AMP took as its starting point the RCP’s 2005 definition of professionalism as the ‘set of values, behaviours and relationships that underpin the trust the public has in doctors’. It built on this with a series of workshops with healthcare staff, patients and other stakeholders to explore what professionalism might mean for doctors in 2018 and beyond.
The RCP’s Dr. Jude Tweedie, co-author of AMP, says: ‘Medical professionalism is extremely hard to define. As doctors, we recognise immediately when it’s absent and instinctively know that it’s essential to great patient care and physician satisfaction – but it can be very hard to quantify. So, we went out to talk not only to doctors, but to patients, academics, practitioners and others to find out what they thought.
‘The process was really fruitful and helped us identify seven key aspects of doctor’s working lives essential to professionalism, highlighting the many different roles we expect our modern doctors to fulfil. From this we were then able to develop practical strategies and approaches to promote professional values, skills and attributes in each area.’

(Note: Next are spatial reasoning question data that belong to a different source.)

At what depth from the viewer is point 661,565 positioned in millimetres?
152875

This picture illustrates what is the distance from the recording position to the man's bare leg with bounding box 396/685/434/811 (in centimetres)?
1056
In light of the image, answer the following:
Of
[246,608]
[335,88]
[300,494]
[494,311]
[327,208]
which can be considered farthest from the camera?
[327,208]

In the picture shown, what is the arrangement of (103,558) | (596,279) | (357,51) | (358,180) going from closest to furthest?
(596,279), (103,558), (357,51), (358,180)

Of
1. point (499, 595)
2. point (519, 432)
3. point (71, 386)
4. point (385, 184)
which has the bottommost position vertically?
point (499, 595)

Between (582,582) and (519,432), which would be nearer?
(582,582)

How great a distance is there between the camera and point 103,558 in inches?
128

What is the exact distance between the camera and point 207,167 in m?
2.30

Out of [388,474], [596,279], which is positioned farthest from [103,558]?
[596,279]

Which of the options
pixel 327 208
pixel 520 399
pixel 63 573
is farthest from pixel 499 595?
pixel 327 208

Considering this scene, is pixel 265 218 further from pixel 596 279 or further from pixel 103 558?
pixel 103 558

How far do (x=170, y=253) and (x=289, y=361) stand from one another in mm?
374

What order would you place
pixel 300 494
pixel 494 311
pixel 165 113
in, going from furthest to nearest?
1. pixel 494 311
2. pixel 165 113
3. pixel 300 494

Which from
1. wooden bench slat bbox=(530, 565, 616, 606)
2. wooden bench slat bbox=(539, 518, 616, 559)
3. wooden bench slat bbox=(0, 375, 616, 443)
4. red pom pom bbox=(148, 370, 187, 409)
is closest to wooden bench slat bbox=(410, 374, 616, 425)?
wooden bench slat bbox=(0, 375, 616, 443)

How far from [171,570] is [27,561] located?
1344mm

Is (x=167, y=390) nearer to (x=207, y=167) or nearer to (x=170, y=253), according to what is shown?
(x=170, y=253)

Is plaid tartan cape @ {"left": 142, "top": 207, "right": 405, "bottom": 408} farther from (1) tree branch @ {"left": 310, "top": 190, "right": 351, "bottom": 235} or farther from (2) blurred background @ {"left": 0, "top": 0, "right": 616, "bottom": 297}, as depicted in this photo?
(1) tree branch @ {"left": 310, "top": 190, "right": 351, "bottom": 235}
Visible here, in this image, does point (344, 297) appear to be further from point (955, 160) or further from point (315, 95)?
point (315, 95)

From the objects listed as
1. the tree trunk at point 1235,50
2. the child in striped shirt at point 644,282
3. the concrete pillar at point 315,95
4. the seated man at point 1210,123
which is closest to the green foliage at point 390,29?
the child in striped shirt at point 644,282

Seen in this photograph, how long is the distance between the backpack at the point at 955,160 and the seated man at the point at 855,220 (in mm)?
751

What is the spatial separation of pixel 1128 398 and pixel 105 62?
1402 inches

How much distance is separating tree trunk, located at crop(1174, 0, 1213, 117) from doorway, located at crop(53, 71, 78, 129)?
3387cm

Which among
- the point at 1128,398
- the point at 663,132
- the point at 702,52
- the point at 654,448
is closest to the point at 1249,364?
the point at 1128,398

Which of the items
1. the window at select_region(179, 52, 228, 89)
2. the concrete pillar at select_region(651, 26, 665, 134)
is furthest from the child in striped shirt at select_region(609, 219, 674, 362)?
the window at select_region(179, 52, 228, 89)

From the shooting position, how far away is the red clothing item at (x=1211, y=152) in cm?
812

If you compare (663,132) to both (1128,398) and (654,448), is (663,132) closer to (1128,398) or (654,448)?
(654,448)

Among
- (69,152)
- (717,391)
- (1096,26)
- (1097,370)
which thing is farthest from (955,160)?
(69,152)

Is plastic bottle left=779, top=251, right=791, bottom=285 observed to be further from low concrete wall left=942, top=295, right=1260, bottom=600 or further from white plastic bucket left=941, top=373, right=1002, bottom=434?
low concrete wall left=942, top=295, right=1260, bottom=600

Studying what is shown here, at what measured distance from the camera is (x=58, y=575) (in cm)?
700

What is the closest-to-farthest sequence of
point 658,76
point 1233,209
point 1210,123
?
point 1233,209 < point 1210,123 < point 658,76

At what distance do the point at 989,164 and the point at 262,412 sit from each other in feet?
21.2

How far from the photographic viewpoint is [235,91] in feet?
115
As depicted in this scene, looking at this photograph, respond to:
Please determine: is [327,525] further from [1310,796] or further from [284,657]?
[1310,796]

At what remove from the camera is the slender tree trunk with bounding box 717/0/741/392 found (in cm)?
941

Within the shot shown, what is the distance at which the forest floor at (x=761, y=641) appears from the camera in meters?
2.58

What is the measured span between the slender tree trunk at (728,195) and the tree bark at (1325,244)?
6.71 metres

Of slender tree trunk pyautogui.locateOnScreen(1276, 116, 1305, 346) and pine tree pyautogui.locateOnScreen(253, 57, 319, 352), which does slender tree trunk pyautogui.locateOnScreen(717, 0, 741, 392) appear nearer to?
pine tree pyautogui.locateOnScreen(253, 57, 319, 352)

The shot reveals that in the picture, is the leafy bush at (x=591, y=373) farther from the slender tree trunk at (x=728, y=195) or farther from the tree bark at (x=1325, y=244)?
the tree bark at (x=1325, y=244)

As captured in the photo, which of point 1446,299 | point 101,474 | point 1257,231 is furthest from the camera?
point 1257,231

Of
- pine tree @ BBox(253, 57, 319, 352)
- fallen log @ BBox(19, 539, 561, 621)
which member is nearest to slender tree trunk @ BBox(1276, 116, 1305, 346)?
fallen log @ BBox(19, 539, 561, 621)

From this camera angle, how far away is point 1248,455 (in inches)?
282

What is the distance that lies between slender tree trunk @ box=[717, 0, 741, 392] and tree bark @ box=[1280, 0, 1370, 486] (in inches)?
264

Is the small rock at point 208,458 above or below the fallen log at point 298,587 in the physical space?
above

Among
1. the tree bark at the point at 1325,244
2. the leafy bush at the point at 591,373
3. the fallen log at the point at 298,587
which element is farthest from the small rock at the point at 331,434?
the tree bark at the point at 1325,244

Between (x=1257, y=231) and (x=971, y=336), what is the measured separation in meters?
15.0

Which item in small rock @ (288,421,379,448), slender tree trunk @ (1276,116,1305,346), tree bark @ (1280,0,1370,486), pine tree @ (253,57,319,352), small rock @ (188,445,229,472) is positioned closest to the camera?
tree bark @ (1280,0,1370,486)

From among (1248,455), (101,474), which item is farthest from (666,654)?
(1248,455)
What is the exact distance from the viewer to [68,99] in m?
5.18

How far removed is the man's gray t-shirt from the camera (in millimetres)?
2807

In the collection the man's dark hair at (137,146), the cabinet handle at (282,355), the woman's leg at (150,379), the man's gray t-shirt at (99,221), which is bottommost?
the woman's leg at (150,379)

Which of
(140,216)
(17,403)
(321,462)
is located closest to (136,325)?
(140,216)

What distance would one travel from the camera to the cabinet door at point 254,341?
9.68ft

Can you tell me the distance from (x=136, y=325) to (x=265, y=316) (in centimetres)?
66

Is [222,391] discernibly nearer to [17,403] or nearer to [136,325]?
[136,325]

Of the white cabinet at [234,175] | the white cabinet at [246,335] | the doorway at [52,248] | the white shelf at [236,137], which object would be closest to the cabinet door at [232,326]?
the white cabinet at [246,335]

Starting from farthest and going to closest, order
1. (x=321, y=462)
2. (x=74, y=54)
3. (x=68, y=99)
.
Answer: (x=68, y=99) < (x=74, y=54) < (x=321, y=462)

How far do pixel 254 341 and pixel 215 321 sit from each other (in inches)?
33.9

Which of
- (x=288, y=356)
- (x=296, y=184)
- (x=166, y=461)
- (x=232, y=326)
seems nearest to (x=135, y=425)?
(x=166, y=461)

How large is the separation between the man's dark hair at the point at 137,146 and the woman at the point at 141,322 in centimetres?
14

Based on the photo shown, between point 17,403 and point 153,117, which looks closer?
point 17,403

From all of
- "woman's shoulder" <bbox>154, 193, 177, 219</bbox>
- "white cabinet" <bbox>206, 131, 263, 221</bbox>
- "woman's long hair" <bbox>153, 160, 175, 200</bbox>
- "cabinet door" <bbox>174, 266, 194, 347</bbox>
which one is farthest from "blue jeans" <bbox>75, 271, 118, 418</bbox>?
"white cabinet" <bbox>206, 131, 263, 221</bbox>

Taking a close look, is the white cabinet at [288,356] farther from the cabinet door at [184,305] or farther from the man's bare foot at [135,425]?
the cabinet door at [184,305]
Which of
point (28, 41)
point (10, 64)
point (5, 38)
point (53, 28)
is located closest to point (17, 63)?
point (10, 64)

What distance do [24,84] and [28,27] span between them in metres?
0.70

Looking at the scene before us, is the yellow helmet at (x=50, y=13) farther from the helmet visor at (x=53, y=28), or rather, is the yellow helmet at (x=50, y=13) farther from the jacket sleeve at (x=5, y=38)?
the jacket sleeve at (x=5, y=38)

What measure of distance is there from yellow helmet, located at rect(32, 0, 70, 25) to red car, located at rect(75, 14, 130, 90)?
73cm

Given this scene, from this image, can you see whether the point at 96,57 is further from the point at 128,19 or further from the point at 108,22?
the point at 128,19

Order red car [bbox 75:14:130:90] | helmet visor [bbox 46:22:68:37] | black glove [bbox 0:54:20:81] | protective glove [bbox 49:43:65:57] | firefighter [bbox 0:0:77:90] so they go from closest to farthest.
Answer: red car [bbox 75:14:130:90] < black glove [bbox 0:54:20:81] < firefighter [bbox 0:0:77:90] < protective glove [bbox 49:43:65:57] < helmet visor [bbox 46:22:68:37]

Seven key aspects of professionalism. Doctor as:
- Patient partner
- Team worker
- Manager and leader
- Patient advocate
- Learner and teacher
Claire Pulford comments: ‘The General Medical Council’s Generic Professional Capabilities have been adopted into the medical curriculum and give a much-needed basis for embedding professionalism in education and training. Advancing Medical Professionalism provides an excellent resource to support this – to start conversations with students, trainees and other colleagues – and help individuals, teams and institutions to reflect on, and develop, their practice. In Oxford University Hospitals NHS Trust we intend to use the AMP report as a toolkit to inform our development programmes for trainees and trainers; and to explicitly reference it in our teaching, training, research, and Quality Improvement initiatives.’